CW: Was it difficult making the change into a life that pursues music professionally or was that more of an easy transition since you had the artistic side of you already?
VC: It’s stressful. You want to turn art into your work in a way that supports your life and turns it into your livelihood; it’s stressful because it’s hard. There’s no straight line. So I think turning myself into a professional musician took a lot of effort and stress, but once you get a publishing deal, you get an advance so you’re able to buy a house, so you’re definitely on your way.
CW: Do you enjoy touring or do you prefer making albums?
VC: The shows are the best part of touring for sure. If I could just be myself on each stage, that would be rad, but there’s a lot of in between that’s really hard, and I’m not a road dog. There are some people that are just built for the road, and I’m really not, but I’ve made it work, and this “Liberman” tour in particular has been our best tour.
CW: Are there any specific places you’ve really enjoyed performing?
VC: I always love playing in New York. We had a great show in Seattle, a great show in Vancouver, and I liked a little Pittsburgh show we did. There’s a lot that were good. I would say, in general, playing in the U.S. is pretty great. People here love music. When they come out to see me they’re really there to experience something.
CW: Do you have any stories from the road you’d be willing to share?

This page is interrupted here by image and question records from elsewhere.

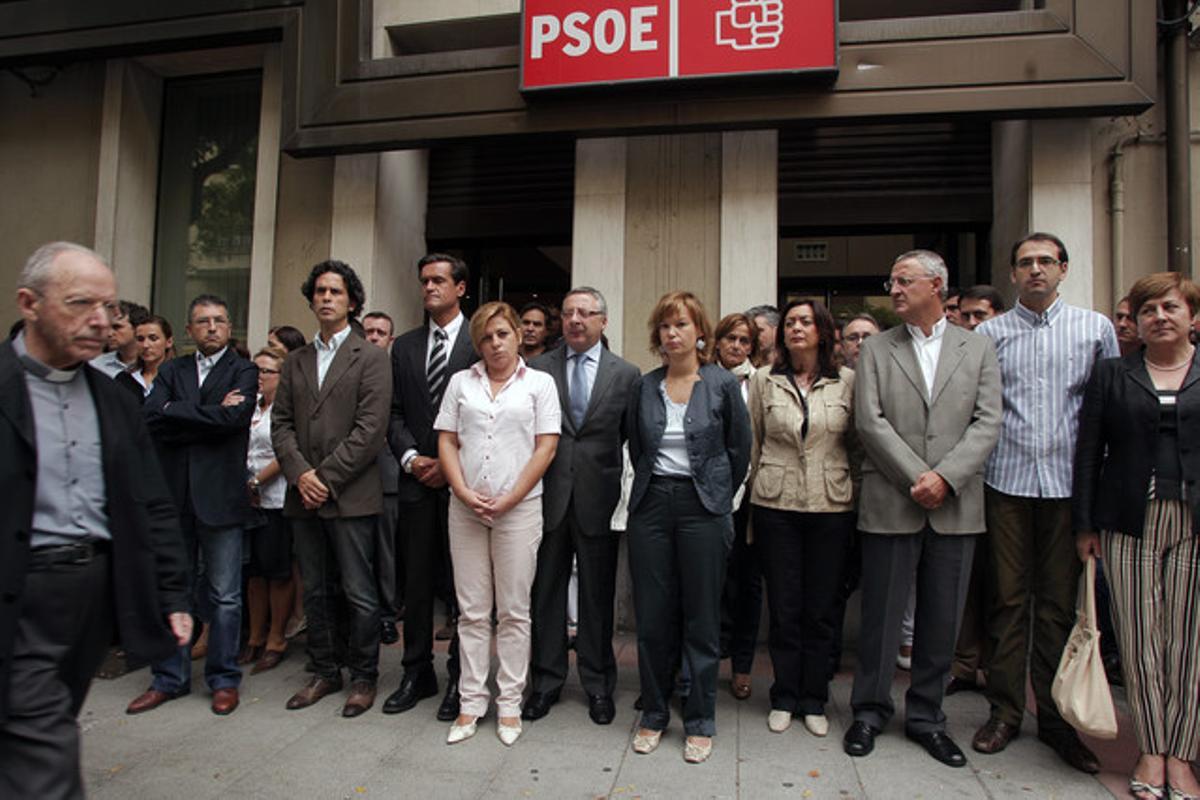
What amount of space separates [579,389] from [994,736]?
2.68 metres

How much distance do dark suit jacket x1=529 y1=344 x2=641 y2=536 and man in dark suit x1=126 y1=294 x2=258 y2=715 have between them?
5.92 ft

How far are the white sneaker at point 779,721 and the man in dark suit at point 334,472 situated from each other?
215 cm

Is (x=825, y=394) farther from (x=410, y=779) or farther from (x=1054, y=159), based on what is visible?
(x=1054, y=159)

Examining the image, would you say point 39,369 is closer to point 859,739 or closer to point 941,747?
point 859,739

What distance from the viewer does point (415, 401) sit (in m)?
4.29

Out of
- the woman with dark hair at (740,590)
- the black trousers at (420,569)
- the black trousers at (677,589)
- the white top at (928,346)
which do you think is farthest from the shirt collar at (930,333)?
the black trousers at (420,569)

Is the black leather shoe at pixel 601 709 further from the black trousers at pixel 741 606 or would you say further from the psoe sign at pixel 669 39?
the psoe sign at pixel 669 39

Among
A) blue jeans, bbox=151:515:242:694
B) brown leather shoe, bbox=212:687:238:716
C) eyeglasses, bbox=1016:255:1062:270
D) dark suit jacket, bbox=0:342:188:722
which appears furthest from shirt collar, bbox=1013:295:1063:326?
brown leather shoe, bbox=212:687:238:716

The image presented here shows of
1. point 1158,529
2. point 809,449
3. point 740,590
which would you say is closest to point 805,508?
point 809,449

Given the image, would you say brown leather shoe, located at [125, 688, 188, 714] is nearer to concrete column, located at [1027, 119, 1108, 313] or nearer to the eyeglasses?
the eyeglasses

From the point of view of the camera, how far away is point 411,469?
13.5ft

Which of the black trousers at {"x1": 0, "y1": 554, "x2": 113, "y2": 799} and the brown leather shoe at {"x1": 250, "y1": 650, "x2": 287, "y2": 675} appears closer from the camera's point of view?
the black trousers at {"x1": 0, "y1": 554, "x2": 113, "y2": 799}

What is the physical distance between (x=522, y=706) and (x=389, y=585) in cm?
140

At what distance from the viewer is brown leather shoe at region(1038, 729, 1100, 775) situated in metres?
3.42
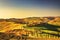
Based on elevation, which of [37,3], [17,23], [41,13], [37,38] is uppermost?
[37,3]

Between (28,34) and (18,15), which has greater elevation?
(18,15)

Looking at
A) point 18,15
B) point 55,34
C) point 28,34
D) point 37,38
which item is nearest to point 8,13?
point 18,15

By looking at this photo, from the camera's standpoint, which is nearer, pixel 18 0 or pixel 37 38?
pixel 37 38

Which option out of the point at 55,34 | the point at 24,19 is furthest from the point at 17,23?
the point at 55,34

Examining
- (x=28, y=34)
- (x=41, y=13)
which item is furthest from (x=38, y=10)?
(x=28, y=34)

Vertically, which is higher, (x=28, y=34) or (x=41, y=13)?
(x=41, y=13)

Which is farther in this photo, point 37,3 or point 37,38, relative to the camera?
point 37,3

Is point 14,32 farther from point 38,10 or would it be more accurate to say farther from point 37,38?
point 38,10

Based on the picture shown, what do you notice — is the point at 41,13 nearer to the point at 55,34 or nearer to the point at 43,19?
the point at 43,19
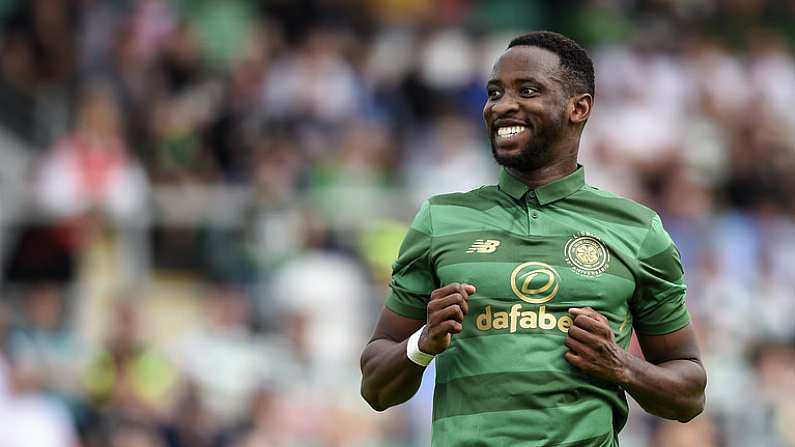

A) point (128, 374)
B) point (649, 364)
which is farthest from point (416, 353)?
point (128, 374)

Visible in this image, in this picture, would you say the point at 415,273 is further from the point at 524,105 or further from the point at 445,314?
the point at 524,105

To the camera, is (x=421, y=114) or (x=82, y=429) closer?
(x=82, y=429)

VC: I have a really gross one, but I’m not even going to share it. So, regretfully, no.
CW: Your new album “Liberman” I was reading that it was named after an oil painting that you got from your grandfather?
VC: Yes, it’s named after my grandfather. Liberman is his original name, and I didn’t know that until a couple years ago when my mom told me it was Liberman. It was always Lee to me, my mother’s maiden name is Lee, my middle name is Lee, so this whole time I kind of had this fake family name. I didn’t know he changed it from Liberman to Lee after the war because he wanted to open a showroom in New York, and he thought that he would have a more successful business with a less ethnic sounding name.

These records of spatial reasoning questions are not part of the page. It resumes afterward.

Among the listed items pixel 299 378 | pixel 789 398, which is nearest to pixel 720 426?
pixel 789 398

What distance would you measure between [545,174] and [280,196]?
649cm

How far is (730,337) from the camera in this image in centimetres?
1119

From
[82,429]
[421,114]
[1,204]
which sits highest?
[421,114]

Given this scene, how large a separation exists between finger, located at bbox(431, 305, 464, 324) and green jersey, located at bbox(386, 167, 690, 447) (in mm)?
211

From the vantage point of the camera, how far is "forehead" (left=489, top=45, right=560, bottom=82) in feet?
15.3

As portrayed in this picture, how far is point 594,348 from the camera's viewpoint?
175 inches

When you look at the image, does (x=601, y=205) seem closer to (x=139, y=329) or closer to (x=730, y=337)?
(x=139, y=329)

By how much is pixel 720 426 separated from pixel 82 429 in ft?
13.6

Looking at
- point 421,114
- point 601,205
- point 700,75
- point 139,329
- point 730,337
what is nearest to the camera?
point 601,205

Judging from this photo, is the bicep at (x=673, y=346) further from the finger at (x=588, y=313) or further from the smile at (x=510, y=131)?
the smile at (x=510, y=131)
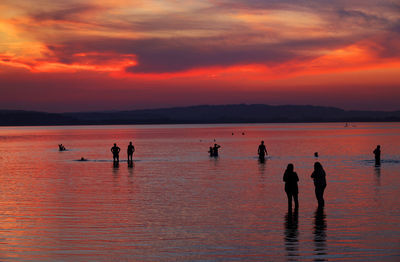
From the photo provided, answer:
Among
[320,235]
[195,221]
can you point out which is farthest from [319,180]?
[320,235]

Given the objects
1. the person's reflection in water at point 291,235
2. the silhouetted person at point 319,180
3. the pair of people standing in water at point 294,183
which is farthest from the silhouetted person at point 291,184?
the silhouetted person at point 319,180

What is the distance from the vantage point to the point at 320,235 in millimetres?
15508

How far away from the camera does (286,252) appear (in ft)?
44.5

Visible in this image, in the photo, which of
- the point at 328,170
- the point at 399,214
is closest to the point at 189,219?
the point at 399,214

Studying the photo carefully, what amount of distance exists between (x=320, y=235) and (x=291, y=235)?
0.78m

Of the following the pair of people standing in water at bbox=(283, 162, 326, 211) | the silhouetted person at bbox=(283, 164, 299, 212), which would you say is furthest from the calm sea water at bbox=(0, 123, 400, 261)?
the pair of people standing in water at bbox=(283, 162, 326, 211)

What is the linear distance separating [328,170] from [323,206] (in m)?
18.9

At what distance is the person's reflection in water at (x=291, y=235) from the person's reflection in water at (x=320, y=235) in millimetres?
490

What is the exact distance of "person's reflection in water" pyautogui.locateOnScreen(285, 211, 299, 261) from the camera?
13.4m

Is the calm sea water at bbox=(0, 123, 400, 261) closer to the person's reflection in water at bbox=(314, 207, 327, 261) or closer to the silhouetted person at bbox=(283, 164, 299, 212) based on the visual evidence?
the person's reflection in water at bbox=(314, 207, 327, 261)

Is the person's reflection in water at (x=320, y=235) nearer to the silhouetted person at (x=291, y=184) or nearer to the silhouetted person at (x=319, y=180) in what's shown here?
the silhouetted person at (x=319, y=180)

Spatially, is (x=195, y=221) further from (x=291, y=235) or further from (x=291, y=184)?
(x=291, y=184)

CW: So do you draw a lot of inspiration, at least for this album, from family?
VC: No actually, the reason why I ended up naming it “Liberman” is because my grandfather was an oil painter and I have one painting of his that hangs in New York, which is where I lived before I moved to Nashville. It hangs above my piano in a place where if you’re playing piano, it’s all you can look at. The color is a really psychedelic palette, and I really wanted a variety of this music for this record, which I really wanted to be like a dream record. For the album, I was kind of writing music to the colors of that painting and I was really honoring that work of his as well as bringing my family name to light, which was a really cool idea, I thought.
CW: So with this being your fifth studio album, do you think your sound or your style has changed with each album or have you followed one path with your sound?
VC: Oh it’s definitely changed, I mean if you listen to “Liberman” compared to my earlier work it probably sounds like a different artist, and I kind of am a different person. We change so much in our twenties and I’m 35 now. I think I felt a lot of pressure to come up with some sort of pop record for my label because I had been sold and marketed as a pop star to a certain degree at the beginning of my career. I kind of went along with that, but I don’t make a very good pop star and it’s not really the sound I think that I, in my heart, loved. I mean, I love pop music but those earlier records were very much me trying to figure out who I was and very much trying to please the label. When I left the major label system in 2010 that’s when things started getting good and that’s when the music got more authentic.